**Text**
Posted By Molly L., Vienna, VA/USA

Posted: Dec 16, 2011
highly critical wife
I have a highly crical wife and her major accusation is that i do not spend time with her and I just cant stand being near and i cannot handle her critisicm and so i go into my own life and her accusations get even more true.I dont want to spend time with her as there is nothing we can talk about without getting into an argument as our view points and thought processes are totally different.I try to avoid her and this is her major problem.I dont know how to deal with her because actually I love her and she loves me too.But we just cant communicate properly.what should i do?
Posted By Anonymous, SURAT, GJ

Posted: Aug 29, 2011
critical spouse
my wife responds with sarcasm and put-downs. I have started to walk away when she does that. it seems to be working, though it takes about 5 walk-aways before she will speak respectfully.
Posted By Anonymous, hillsborough, nh

Posted: Aug 18, 2011
I think that this is good advice, but hard to learn.
Posted By Anonymous, lufkin, tx

Posted: July 26, 2011
critical spouse
I have lived with a critical spouse for over 30 years. I am a fairly confident and competent person, so it hasn't damaged my self-esteem all that much. I know I am smart and capable, and his opinion cannot change that fact. My problem is that I feel very little affection for my husband as a result of his negativity. I am now at the point where I just want to feel at peace within myself regardless of the choices he makes. I have spent many hours considering different ways that I might respond to diffuse his complaining and criticism, but I have not been able to find a workable and lasting solution that I feel good about. This advice is something I have not considered until now, and I think it is worth a try. Wish me luck!!!
Posted By Anonymous, Hurricane, ut

Posted: July 11, 2011
pontificating
My husband of 14 years is a college professor and treats me like i don't have a brain in my head. I actually have 30 hours past my masters and am a licensed school psychologist. My husband constantly lectures me about every little thing. I usually ignore most of the lectures, but it wears on my self esteem and my respect for him, which has a negative effect on my ability to be emotionally/physically close to him. Any thoughts??
Posted By Anonymous, Perrysburg, OH

Posted: May 8, 2011
not really taking it
Seems that fighting back is a form of taking it, because we are lowering ourselves to the other person's level, and thereby losing control of ourselves. yet this advice, though accurate, is very difficult to do.
Posted By Anonymous, NY, NY

Posted: Nov 17, 2010
it is simply difficult to just let the attacked go unchallenged. It is like you are agreeing with the attacks. It is a miracle I have lived as long as I have since I am so stupid and incapable.

**Job 1**
Answer these about the posts on critical spouses:
(a) What is the husband's profession in the post titled "pontificating"?
(b) In the post about a wife who "responds with sarcasm and put-downs," about how many walk-aways does it take before she speaks respectfully?
(c) How long has the writer who says "I have lived with a critical spouse" lived with one?
**Job 2**
Set down, unchanged, the stretch of the listing from the line containing "How far from the observation" through the end of the listing.
The text and the listing come from unrelated sources.

(Items listed in a dataset)

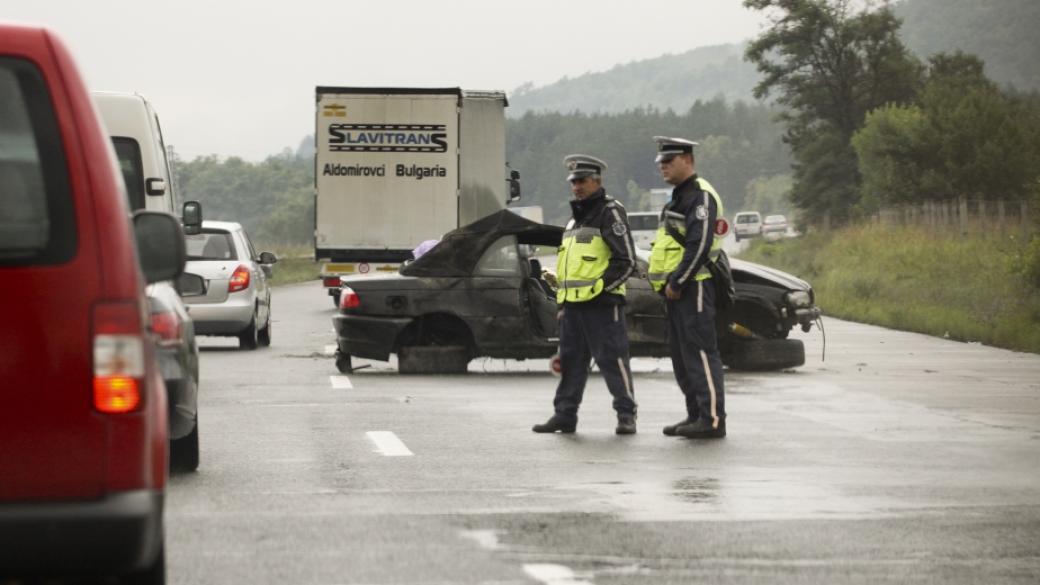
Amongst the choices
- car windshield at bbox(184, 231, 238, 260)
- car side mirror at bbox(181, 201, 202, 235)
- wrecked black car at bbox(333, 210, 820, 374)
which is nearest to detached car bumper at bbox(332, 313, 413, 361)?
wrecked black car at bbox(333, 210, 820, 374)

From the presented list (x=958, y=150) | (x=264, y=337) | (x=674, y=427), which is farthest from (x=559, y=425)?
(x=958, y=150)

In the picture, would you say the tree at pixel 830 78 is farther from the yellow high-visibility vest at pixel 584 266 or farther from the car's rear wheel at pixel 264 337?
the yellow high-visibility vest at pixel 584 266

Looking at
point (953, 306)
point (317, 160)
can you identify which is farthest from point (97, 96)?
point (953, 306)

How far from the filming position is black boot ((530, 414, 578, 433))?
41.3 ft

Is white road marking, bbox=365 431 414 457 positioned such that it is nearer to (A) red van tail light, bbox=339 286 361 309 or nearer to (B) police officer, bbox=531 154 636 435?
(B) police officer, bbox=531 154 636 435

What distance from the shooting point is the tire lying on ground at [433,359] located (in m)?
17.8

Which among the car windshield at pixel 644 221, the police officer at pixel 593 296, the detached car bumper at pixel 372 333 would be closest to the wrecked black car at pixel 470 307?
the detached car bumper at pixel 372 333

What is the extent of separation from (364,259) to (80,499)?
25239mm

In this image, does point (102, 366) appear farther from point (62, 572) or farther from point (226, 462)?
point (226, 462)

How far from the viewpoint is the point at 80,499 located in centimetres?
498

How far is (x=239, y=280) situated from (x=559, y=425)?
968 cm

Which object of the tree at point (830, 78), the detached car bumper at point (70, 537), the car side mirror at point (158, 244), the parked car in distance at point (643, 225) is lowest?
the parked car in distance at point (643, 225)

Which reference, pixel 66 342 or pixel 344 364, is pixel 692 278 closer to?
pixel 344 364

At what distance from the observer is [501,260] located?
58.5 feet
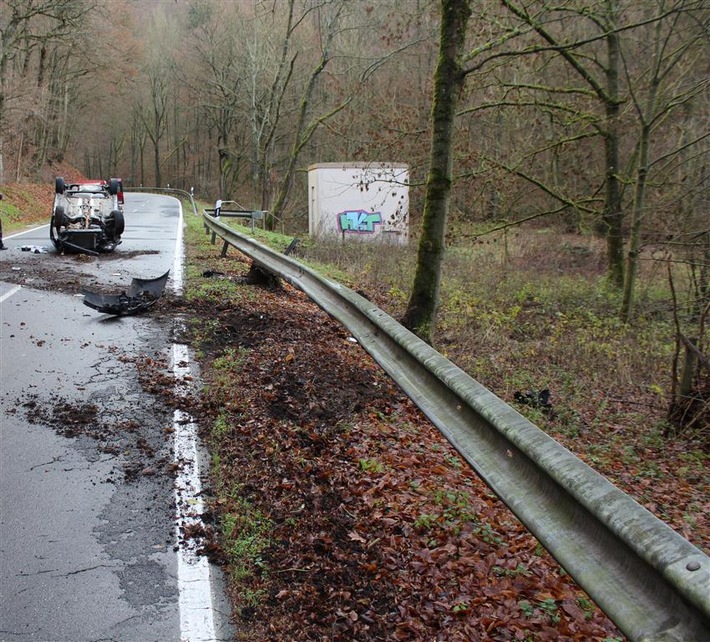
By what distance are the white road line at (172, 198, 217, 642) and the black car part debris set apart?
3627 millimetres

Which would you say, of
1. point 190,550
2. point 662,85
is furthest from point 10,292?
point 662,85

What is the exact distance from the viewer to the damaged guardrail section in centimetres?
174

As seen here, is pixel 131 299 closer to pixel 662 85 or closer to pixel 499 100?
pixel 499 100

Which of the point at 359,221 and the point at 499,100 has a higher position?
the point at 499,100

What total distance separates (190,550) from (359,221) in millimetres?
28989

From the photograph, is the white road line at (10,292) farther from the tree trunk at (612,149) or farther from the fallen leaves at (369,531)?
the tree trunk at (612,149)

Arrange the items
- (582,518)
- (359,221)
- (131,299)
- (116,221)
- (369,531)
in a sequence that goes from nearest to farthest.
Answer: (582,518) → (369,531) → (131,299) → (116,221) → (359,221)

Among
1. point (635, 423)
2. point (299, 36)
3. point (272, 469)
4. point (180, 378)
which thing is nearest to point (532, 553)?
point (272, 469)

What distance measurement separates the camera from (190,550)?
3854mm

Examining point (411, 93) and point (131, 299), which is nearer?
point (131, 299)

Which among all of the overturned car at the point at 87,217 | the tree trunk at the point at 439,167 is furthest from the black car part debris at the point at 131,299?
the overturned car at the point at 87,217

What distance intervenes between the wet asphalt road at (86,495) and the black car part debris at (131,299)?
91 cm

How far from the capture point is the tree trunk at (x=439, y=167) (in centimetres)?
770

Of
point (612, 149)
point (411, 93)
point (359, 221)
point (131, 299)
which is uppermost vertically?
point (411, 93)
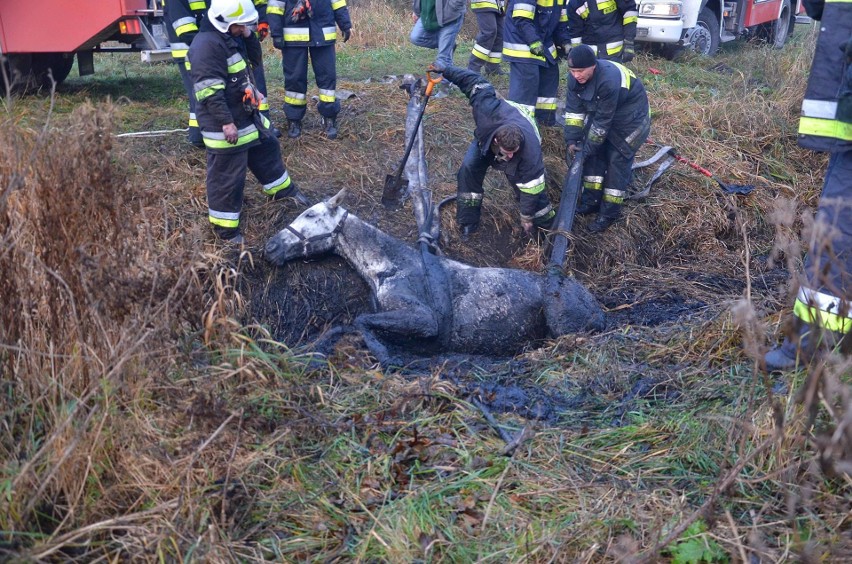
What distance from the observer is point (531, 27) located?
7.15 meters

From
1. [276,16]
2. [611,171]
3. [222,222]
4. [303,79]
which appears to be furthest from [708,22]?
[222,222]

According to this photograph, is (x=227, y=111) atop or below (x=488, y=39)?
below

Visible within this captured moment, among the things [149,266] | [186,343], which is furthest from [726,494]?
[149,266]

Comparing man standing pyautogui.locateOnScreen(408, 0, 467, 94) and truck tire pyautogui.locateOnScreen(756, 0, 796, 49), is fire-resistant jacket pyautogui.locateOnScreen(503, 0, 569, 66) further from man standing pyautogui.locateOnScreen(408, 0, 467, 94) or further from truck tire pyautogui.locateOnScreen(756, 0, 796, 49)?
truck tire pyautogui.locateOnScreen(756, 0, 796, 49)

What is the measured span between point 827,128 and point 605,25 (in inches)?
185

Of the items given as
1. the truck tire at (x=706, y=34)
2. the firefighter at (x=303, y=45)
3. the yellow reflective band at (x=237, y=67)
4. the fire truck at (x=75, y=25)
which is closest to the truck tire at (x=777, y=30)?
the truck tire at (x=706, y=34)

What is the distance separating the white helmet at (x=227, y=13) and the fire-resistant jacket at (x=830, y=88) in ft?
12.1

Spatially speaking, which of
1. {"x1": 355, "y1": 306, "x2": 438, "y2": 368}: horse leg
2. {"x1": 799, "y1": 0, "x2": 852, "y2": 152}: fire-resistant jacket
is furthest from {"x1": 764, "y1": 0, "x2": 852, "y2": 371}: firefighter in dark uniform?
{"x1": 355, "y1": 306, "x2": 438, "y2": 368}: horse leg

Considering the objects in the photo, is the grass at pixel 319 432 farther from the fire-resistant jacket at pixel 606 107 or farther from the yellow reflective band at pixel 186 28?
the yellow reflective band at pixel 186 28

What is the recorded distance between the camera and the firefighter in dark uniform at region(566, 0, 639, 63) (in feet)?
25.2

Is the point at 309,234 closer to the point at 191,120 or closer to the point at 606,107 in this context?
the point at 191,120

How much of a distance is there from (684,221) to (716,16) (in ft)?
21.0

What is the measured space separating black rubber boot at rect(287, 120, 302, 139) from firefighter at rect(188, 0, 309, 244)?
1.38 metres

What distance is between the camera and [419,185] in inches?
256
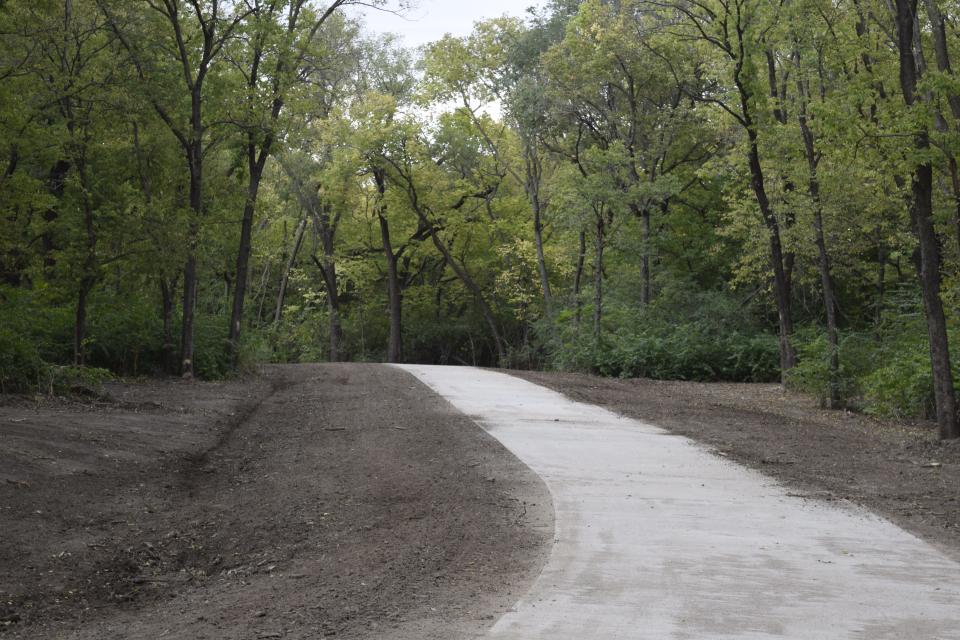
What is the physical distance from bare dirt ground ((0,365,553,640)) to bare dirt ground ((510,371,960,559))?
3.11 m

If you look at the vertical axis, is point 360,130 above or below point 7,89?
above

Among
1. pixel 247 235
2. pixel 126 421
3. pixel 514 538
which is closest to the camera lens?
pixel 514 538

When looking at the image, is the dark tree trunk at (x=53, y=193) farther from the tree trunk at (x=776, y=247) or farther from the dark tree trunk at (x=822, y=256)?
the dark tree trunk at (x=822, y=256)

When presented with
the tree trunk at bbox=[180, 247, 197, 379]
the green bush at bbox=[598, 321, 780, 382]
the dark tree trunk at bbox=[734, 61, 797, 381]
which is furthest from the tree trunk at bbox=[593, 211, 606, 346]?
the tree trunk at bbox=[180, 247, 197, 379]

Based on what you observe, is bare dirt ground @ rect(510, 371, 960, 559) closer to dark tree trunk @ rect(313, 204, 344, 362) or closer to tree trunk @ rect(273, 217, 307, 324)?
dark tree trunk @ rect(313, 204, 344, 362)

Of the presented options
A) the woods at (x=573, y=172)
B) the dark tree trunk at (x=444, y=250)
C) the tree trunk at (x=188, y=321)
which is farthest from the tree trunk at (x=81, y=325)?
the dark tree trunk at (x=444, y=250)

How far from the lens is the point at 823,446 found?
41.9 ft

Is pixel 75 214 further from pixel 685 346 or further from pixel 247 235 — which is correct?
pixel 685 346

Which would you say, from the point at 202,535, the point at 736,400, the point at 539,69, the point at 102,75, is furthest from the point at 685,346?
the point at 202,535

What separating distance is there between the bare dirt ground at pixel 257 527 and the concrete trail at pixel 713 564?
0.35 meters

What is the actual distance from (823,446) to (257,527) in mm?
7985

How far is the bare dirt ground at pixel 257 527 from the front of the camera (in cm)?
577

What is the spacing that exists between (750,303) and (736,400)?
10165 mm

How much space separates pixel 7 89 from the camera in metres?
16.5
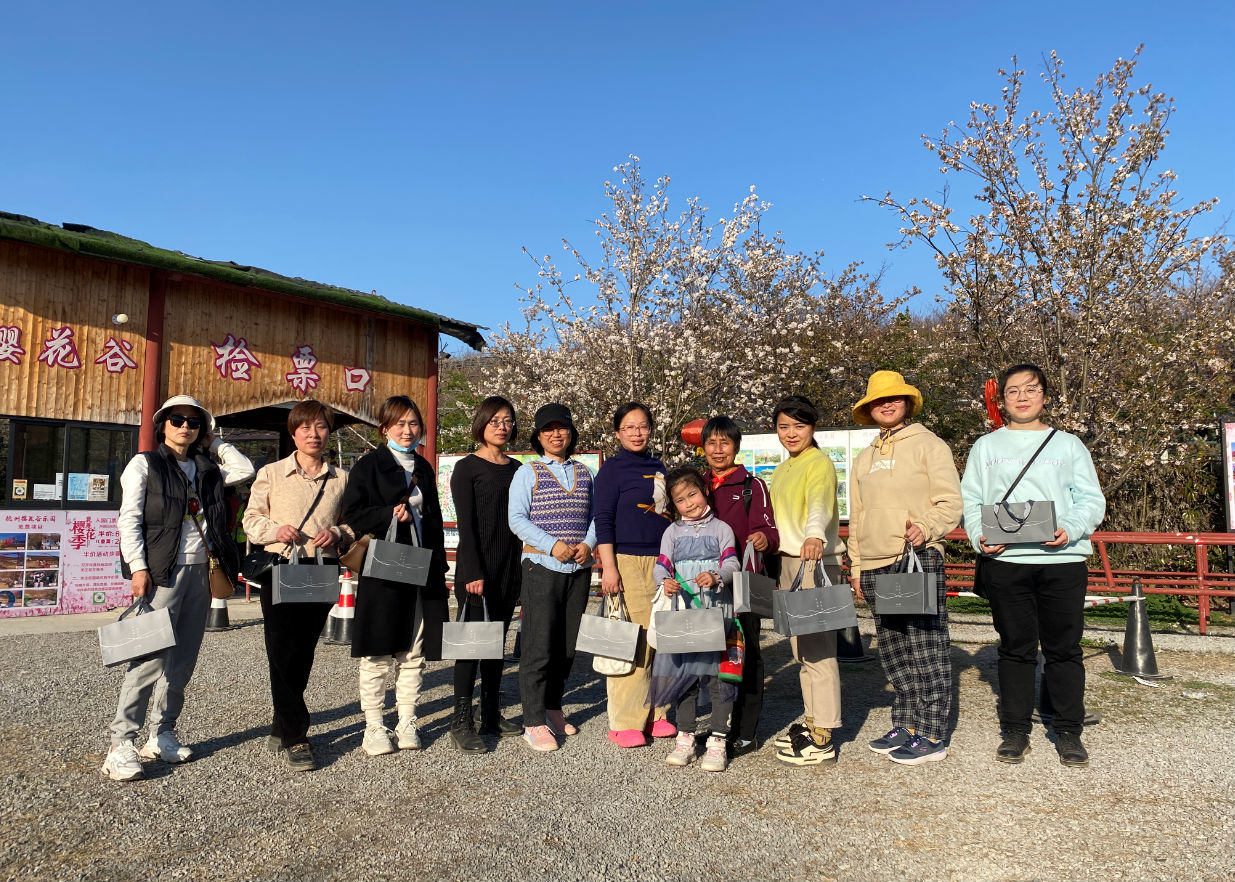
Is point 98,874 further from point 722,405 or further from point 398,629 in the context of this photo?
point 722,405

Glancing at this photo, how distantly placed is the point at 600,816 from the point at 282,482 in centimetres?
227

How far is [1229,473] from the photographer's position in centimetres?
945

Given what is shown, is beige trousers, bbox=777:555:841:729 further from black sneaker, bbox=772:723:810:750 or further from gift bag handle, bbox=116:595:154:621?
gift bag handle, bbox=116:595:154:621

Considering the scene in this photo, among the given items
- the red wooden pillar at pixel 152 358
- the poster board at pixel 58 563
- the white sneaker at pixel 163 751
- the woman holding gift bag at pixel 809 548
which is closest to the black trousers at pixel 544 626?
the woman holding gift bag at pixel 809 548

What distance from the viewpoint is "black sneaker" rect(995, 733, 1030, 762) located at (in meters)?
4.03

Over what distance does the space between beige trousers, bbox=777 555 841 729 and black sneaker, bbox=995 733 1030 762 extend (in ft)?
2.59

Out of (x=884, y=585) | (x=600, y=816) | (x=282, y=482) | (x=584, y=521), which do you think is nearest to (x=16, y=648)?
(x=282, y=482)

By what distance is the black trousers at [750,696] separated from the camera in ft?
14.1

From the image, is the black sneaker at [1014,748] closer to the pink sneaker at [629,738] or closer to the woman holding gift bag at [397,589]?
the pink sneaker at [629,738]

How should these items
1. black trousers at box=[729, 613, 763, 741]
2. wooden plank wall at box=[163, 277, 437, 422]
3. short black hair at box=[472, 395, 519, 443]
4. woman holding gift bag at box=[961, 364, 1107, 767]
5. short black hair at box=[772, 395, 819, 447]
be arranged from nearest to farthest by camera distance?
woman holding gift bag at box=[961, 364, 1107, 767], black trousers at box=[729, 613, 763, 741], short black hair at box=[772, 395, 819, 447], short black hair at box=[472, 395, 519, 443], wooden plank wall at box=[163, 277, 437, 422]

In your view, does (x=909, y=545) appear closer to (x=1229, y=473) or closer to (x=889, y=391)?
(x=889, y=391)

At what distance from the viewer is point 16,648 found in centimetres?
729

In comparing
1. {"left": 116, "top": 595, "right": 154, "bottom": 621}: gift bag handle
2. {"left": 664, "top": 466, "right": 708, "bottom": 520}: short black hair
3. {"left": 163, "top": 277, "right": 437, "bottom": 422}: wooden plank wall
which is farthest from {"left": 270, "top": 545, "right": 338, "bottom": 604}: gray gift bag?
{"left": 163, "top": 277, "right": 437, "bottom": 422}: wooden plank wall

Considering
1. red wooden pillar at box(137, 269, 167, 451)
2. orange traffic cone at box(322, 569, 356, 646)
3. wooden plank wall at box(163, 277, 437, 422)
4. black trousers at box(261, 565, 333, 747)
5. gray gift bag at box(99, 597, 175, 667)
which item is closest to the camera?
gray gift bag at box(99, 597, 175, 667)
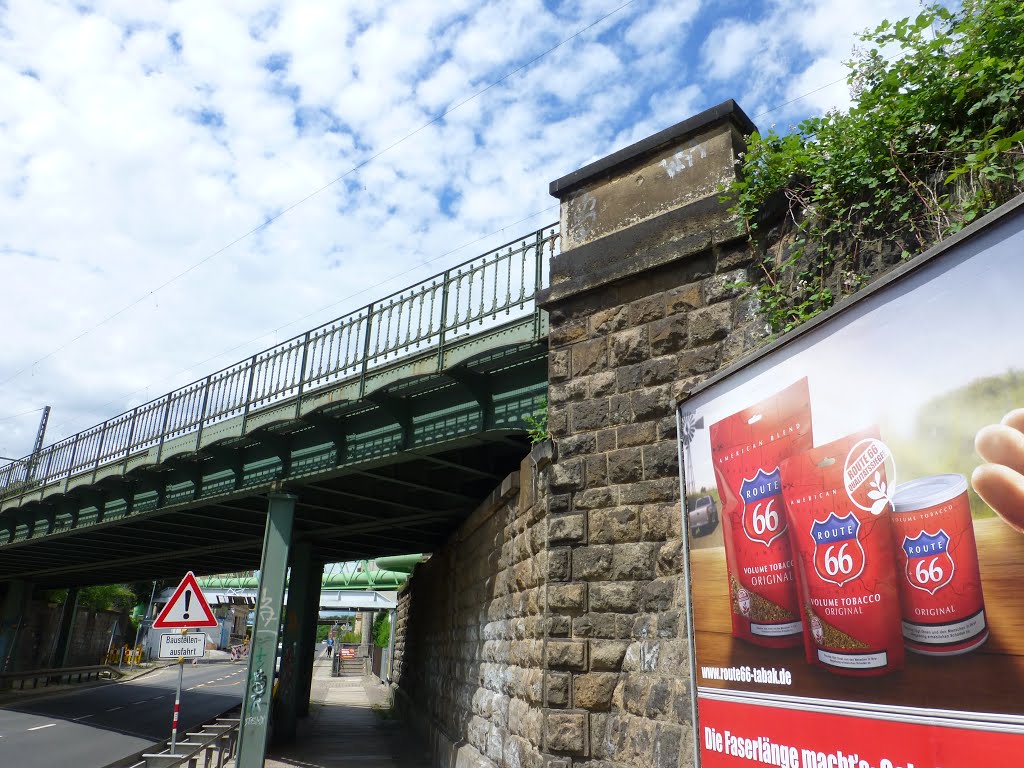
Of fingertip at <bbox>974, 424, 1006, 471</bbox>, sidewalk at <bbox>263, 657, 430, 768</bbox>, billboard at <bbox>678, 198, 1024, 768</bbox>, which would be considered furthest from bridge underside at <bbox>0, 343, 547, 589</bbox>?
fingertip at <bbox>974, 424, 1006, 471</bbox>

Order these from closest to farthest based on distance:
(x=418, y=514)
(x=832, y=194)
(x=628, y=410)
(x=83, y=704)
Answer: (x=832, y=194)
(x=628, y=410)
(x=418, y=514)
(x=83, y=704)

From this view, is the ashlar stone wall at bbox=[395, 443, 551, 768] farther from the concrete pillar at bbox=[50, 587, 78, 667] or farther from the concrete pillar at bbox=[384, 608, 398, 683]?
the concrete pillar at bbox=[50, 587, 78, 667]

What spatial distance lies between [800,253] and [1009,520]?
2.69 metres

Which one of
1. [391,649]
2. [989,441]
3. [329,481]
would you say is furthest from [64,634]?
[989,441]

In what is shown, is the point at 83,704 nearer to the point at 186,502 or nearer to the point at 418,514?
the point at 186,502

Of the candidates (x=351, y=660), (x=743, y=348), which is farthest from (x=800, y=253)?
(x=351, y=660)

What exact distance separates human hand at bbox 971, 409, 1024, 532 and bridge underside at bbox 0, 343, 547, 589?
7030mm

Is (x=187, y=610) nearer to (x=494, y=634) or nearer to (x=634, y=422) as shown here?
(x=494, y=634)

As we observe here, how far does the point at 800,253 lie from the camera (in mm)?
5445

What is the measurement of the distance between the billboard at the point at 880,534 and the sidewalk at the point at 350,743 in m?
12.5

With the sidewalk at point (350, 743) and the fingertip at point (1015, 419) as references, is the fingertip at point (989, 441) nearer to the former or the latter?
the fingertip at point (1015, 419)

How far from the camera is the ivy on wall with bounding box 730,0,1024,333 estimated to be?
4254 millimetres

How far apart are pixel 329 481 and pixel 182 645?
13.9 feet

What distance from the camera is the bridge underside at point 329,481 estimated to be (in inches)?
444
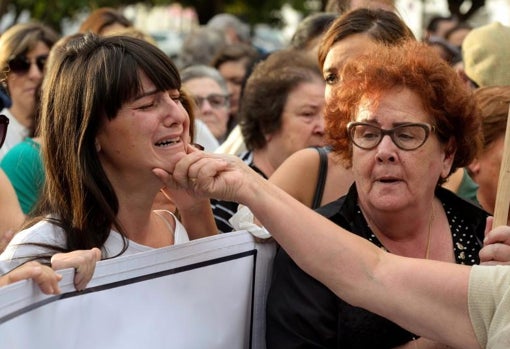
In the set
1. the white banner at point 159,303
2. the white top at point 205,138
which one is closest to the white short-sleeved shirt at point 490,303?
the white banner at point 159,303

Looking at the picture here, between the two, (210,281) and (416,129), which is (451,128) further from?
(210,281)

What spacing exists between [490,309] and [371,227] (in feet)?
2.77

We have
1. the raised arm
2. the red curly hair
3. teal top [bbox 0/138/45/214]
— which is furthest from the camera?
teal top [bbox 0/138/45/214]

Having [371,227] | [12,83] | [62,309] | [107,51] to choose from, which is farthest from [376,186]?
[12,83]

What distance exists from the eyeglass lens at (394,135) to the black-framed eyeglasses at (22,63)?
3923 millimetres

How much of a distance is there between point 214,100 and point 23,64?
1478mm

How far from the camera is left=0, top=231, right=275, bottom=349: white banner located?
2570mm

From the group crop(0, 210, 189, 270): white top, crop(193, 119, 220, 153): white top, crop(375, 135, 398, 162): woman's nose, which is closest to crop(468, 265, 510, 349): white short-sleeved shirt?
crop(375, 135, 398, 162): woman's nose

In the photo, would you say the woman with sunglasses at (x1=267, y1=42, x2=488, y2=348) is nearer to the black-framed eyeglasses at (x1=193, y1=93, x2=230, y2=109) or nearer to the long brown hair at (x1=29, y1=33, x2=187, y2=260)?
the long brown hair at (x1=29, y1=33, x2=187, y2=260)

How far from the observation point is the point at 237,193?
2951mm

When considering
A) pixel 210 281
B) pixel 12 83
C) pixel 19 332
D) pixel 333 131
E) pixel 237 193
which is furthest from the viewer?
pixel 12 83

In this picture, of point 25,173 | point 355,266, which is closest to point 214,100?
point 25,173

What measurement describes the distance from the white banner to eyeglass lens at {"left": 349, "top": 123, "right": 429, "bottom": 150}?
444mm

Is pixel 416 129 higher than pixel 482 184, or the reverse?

**Correct result 1**
(a) He is a college professor.
(b) About 5.
(c) Over 30 years.

**Correct result 2**
How far from the observation point is the point at 237,193?
2951mm

When considering
A) pixel 210 281
B) pixel 12 83
C) pixel 19 332
D) pixel 333 131
E) pixel 237 193
which is furthest from the viewer?
pixel 12 83

In this picture, of point 25,173 | point 355,266, which is closest to point 214,100?
point 25,173

What measurement describes the distance from the white banner to eyeglass lens at {"left": 349, "top": 123, "right": 429, "bottom": 150}?
444mm

Is pixel 416 129 higher than pixel 482 184, or the reverse?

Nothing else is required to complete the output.